Wild pansy (Viola tricolor), also known as Johnny Jump up (though this name is also applied to similar species such as the yellow pansy), heartsease, heart's ease, heart's delight, tickle-my-fancy, Jack-jump-up-and-kiss-me, come-and-cuddle-me, three faces in a hood, or love-in-idleness, is a common European wild flower, growing as an annual or short-lived perennial.
It has been introduced into North America, where it has spread. It is the progenitor of the cultivated pansy, and is therefore sometimes called wild pansy; before the cultivated pansies were developed, "pansy" was an alternative name for the wild form. It can produce up to 50 seeds at a time. The flowers can be purple, blue, yellow or white.
Viola tricolor is a small plant of creeping and ramping[a] habit, reaching at most 15 cm (6 ins) in height, with flowers about 1.5 centimetres (0.59 in) in diameter. It grows in short grassland on farms and wasteland, chiefly on acid or neutral soils. It is usually found in partial shade. Its root is of the rhizome type with fine rootlets. The stem (acoli stem: which remains flush with the soil and from which leave the leaves and the flowering stalk) is hairless, sometimes downy and is branched. The plant has no leaf rosette at the base, unlike some other violets, such as Viola hirta. Leaves are, on the contrary, alternate. They are stalked at limbus oval, oblong or lanceolate and more or less serrated margins. The stipules are often quite developed, at least those of the upper leaves. These stipules are palm-lined or palmatised.

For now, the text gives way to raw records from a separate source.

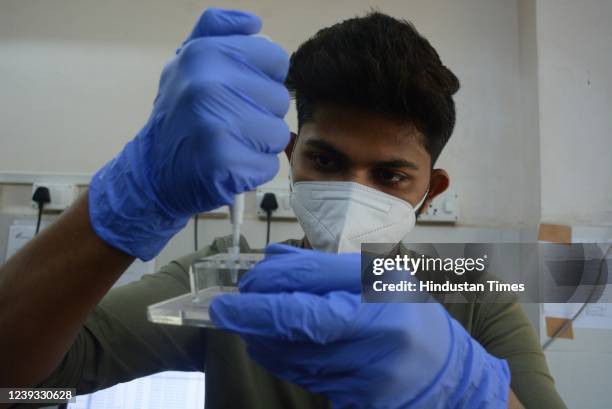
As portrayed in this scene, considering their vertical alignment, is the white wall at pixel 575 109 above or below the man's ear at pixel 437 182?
above

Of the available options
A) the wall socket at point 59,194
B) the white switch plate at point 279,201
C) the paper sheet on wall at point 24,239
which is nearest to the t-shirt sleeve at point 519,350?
the white switch plate at point 279,201

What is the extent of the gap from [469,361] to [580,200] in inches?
40.8

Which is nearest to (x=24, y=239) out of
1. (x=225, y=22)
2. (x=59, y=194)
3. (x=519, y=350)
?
(x=59, y=194)

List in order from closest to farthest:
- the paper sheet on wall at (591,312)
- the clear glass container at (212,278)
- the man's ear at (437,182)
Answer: the clear glass container at (212,278) < the man's ear at (437,182) < the paper sheet on wall at (591,312)

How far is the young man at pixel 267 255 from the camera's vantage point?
48 centimetres

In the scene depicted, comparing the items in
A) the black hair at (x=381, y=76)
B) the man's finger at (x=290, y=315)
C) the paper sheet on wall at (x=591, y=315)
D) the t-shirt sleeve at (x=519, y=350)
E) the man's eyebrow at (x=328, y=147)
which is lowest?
the paper sheet on wall at (x=591, y=315)

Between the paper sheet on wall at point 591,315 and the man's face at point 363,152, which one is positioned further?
the paper sheet on wall at point 591,315

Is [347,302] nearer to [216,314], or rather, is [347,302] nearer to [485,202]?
[216,314]

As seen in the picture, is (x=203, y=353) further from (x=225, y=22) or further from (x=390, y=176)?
(x=225, y=22)

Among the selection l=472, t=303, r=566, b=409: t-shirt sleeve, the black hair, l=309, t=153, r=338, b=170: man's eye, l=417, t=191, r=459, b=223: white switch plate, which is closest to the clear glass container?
l=309, t=153, r=338, b=170: man's eye

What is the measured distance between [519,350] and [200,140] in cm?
75

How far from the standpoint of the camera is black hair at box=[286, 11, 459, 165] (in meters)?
0.78

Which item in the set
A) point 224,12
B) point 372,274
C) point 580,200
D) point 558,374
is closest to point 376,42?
point 224,12

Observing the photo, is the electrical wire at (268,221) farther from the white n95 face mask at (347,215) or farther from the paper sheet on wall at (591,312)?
the paper sheet on wall at (591,312)
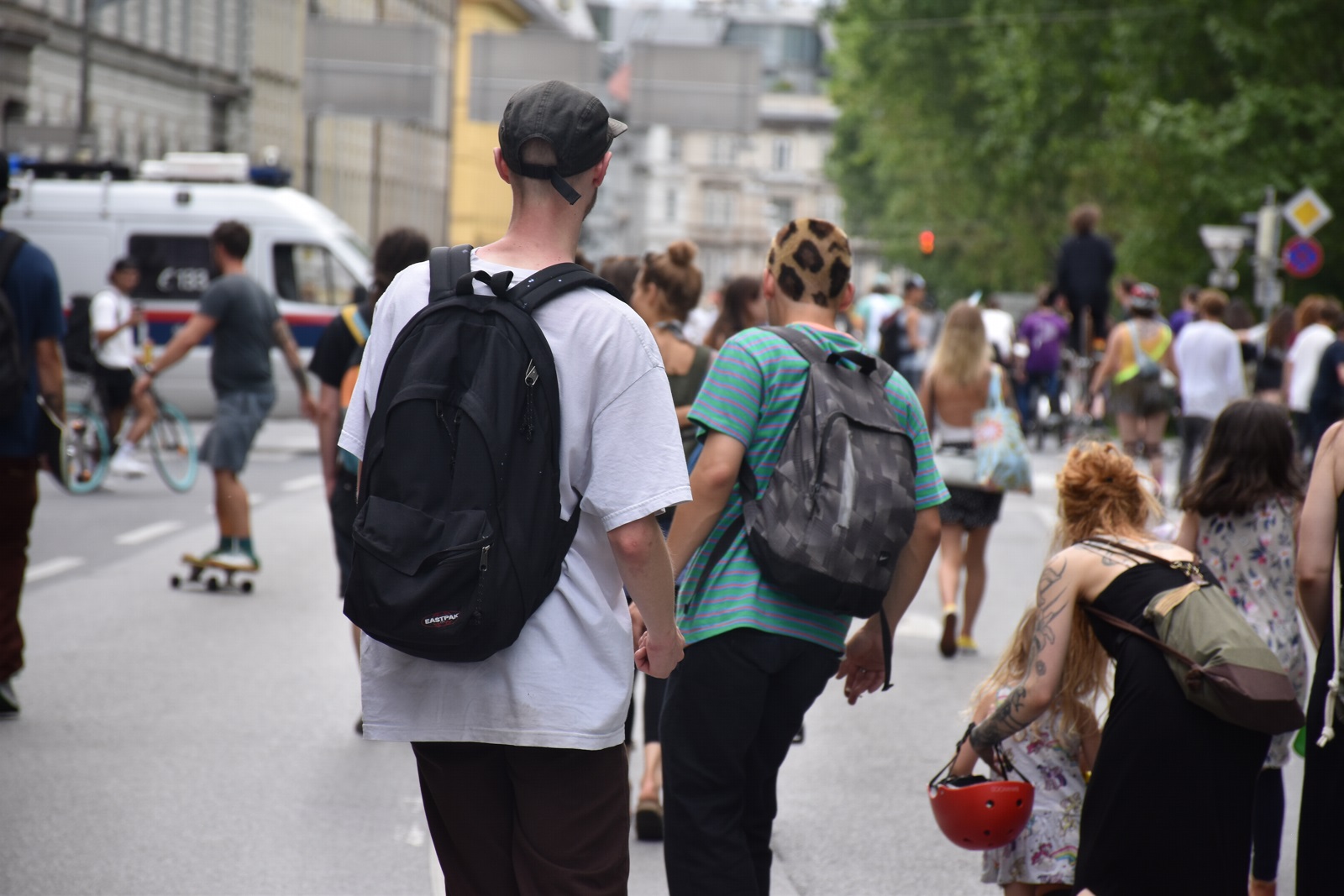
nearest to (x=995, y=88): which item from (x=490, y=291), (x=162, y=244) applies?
(x=162, y=244)

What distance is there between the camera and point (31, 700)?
7.95 metres

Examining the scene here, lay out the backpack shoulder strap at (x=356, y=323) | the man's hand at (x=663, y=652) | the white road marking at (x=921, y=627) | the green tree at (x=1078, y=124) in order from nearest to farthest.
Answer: the man's hand at (x=663, y=652) → the backpack shoulder strap at (x=356, y=323) → the white road marking at (x=921, y=627) → the green tree at (x=1078, y=124)

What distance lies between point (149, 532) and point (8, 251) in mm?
7089

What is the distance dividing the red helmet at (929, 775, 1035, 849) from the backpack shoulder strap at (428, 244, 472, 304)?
1967 millimetres

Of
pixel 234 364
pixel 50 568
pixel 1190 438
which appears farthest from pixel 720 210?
pixel 234 364

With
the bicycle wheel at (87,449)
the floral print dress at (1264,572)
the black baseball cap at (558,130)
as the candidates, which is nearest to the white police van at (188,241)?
the bicycle wheel at (87,449)

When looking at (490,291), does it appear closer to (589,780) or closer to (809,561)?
(589,780)

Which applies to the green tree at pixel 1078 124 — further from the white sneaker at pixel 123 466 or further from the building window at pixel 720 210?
the building window at pixel 720 210

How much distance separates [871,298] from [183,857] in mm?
20973

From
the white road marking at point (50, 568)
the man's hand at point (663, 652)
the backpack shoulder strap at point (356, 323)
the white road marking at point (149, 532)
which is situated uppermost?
the backpack shoulder strap at point (356, 323)

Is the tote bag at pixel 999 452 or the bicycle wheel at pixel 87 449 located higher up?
the tote bag at pixel 999 452

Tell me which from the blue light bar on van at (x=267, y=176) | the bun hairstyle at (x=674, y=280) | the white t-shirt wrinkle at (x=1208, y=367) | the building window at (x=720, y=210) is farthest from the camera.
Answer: the building window at (x=720, y=210)

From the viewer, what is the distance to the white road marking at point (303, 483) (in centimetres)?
1780

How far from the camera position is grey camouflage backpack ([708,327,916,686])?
4.22 metres
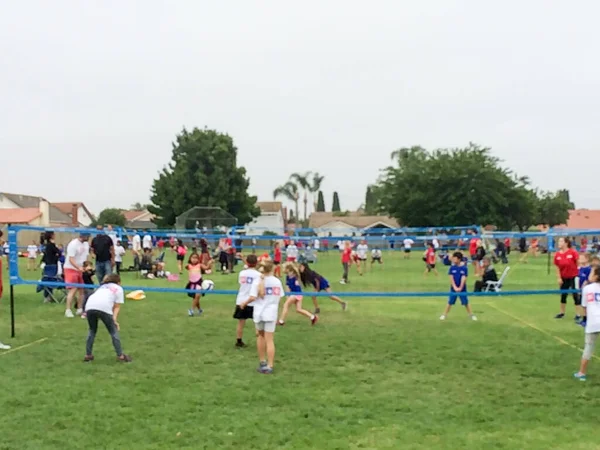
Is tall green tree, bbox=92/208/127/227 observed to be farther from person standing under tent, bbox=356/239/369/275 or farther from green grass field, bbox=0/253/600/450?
green grass field, bbox=0/253/600/450

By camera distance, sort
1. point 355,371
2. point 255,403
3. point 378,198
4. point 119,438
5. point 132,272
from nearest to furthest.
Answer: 1. point 119,438
2. point 255,403
3. point 355,371
4. point 132,272
5. point 378,198

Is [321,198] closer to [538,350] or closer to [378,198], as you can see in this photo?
[378,198]

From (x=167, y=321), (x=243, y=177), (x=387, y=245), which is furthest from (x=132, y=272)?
(x=243, y=177)

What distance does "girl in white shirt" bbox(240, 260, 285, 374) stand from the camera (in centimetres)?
823

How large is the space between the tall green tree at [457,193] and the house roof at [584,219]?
36.6m

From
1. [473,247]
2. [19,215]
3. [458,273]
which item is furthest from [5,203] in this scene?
[458,273]

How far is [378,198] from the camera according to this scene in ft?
175

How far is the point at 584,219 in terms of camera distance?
87312 mm

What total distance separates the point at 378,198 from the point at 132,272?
30.7 metres

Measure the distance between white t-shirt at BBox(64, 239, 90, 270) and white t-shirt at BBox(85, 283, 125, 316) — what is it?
3.72 m

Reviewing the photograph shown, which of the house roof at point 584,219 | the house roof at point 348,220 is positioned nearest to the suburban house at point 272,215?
the house roof at point 348,220

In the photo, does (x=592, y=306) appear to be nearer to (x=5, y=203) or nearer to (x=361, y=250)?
(x=361, y=250)

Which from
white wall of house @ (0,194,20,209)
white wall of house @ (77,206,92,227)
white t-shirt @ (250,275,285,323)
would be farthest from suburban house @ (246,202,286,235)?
white t-shirt @ (250,275,285,323)

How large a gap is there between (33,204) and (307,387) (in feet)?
323
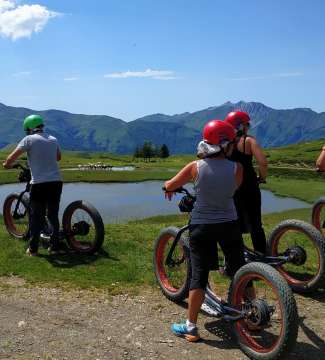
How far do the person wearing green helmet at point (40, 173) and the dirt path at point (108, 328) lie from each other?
229 cm

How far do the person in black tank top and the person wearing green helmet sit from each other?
4297 mm

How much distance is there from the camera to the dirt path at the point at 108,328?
6836mm

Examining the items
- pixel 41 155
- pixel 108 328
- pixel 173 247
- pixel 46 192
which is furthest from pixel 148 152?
pixel 108 328

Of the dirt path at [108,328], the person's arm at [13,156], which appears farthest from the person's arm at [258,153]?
the person's arm at [13,156]

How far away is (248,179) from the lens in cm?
970

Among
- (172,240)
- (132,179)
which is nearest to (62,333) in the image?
(172,240)

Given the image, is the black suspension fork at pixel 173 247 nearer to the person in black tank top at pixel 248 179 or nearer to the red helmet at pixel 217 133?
the person in black tank top at pixel 248 179

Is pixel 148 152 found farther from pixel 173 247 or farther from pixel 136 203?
pixel 173 247

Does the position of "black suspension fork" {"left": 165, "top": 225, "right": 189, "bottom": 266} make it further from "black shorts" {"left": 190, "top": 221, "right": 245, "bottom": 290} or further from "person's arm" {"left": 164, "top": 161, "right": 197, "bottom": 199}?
"person's arm" {"left": 164, "top": 161, "right": 197, "bottom": 199}

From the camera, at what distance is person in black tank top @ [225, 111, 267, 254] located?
9391 mm

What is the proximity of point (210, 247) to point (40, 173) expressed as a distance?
5.52 metres

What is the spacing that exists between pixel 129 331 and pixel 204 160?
9.58ft

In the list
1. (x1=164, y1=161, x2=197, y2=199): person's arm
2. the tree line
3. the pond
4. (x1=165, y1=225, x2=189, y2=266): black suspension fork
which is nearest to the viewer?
(x1=164, y1=161, x2=197, y2=199): person's arm

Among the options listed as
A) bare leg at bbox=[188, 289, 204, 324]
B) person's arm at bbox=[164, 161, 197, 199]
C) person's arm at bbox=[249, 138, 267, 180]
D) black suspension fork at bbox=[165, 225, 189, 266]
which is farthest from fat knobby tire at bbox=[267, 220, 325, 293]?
person's arm at bbox=[164, 161, 197, 199]
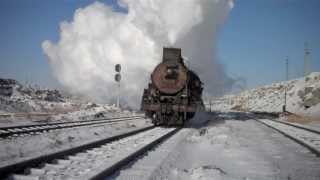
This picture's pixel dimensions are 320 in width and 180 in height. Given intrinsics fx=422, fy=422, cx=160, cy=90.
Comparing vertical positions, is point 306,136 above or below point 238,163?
above

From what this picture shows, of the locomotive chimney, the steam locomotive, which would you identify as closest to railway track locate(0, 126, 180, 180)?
the steam locomotive

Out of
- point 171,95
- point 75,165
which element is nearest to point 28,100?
point 171,95

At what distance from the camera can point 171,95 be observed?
23.3 m

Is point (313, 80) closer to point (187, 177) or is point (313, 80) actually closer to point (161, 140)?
point (161, 140)

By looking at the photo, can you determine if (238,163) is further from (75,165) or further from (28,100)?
(28,100)

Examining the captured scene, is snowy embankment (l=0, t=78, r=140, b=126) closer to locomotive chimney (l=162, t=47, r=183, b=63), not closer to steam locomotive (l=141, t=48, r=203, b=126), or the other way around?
steam locomotive (l=141, t=48, r=203, b=126)

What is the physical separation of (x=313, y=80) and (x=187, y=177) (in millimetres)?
84172

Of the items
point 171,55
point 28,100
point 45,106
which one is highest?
point 171,55

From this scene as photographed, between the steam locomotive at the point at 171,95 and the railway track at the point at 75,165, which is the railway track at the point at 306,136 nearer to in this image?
the steam locomotive at the point at 171,95

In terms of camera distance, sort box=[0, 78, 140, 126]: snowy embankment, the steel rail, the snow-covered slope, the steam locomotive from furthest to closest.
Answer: the snow-covered slope < box=[0, 78, 140, 126]: snowy embankment < the steam locomotive < the steel rail

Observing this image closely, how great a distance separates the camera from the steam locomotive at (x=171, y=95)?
22.9m

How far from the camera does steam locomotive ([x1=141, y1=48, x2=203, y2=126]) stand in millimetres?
22897

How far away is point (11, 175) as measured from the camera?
684cm

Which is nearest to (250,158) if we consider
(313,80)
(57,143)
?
(57,143)
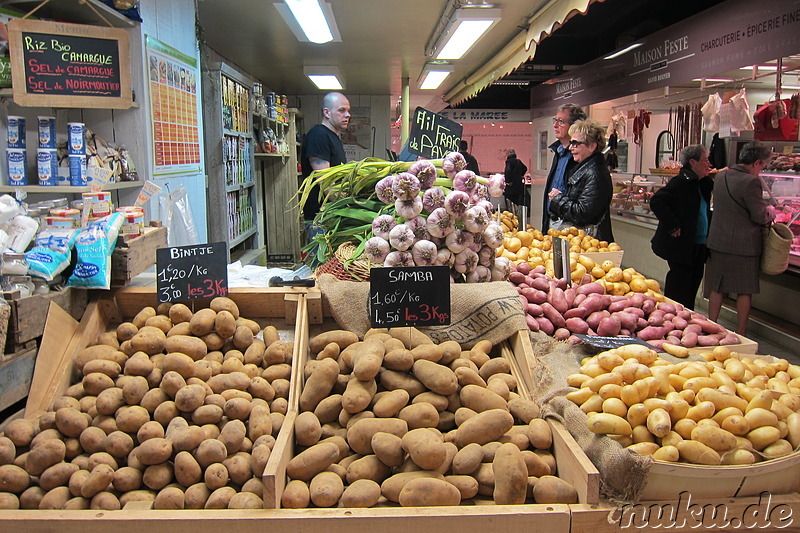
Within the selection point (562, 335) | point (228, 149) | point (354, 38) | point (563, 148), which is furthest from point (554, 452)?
point (354, 38)

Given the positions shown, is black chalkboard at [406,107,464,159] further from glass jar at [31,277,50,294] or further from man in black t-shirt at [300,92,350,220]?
man in black t-shirt at [300,92,350,220]

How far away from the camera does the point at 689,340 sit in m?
2.57

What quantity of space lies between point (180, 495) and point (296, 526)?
0.31 m

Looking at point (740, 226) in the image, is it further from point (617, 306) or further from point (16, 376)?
point (16, 376)

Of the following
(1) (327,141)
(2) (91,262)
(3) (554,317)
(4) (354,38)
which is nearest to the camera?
(2) (91,262)

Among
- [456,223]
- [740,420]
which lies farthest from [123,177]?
[740,420]

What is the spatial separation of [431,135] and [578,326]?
4.68 feet

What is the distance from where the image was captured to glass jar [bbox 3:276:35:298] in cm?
191

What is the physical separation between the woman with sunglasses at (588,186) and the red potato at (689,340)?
2.30 m

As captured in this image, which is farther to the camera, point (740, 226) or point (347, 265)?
point (740, 226)

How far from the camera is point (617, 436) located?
5.38ft

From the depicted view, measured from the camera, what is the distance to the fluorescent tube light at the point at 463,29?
17.4ft

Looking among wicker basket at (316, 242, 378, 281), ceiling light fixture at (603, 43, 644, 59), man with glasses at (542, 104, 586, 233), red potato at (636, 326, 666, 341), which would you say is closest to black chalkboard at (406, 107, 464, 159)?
wicker basket at (316, 242, 378, 281)

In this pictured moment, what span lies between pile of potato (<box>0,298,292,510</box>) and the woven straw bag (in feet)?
15.9
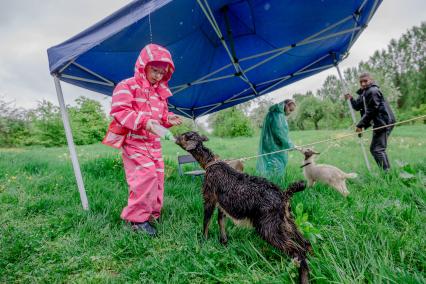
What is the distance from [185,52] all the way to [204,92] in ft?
6.43

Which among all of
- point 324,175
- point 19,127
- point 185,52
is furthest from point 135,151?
point 19,127

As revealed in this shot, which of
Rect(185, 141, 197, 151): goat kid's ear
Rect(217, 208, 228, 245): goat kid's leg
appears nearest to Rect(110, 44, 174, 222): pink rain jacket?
Rect(185, 141, 197, 151): goat kid's ear

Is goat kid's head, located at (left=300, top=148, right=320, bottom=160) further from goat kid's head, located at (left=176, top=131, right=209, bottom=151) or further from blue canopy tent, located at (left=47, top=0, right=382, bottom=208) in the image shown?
goat kid's head, located at (left=176, top=131, right=209, bottom=151)

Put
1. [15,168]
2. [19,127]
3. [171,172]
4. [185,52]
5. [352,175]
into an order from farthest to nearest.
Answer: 1. [19,127]
2. [15,168]
3. [171,172]
4. [185,52]
5. [352,175]

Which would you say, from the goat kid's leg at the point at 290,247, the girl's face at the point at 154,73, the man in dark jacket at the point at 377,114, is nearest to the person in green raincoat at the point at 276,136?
the man in dark jacket at the point at 377,114

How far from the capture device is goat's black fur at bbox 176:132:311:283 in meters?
1.75

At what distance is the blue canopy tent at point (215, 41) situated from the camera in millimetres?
2914

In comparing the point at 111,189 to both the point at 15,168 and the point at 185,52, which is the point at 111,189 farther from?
the point at 15,168

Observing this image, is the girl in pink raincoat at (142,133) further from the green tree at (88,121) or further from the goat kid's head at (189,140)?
the green tree at (88,121)

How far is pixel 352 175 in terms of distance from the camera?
11.4 feet

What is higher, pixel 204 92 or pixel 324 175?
pixel 204 92

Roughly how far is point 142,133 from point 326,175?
2.76 meters

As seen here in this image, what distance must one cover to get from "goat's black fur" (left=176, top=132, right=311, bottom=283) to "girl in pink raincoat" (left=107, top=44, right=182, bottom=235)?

The flowers are solitary and lateral, hoisted on long peduncles. They appear on aerial stems with more or less long internodes. The sepals are never larger than the corolla. It is 10 to 25 mm long. This corolla can be purple, blue, yellow or white. It can most often be two-tone, yellow and purple. The tricolor shape, yellow, white and purple, is the most sought after.
It is common almost everywhere on the Eurasian continent, near the sea or inland, at altitudes ranging from 0 to 2,700 m. It grows in open grasslands, wastelands, mainly on acidic or neutral soils. It is also found on the banks and in the alluviums.
As some of its names imply, V. tricolor has a long history of use in herbalism and folk medicine, both for epilepsy, skin diseases and eczema, and for respiratory problems such as bronchitis, asthma, and cold symptoms.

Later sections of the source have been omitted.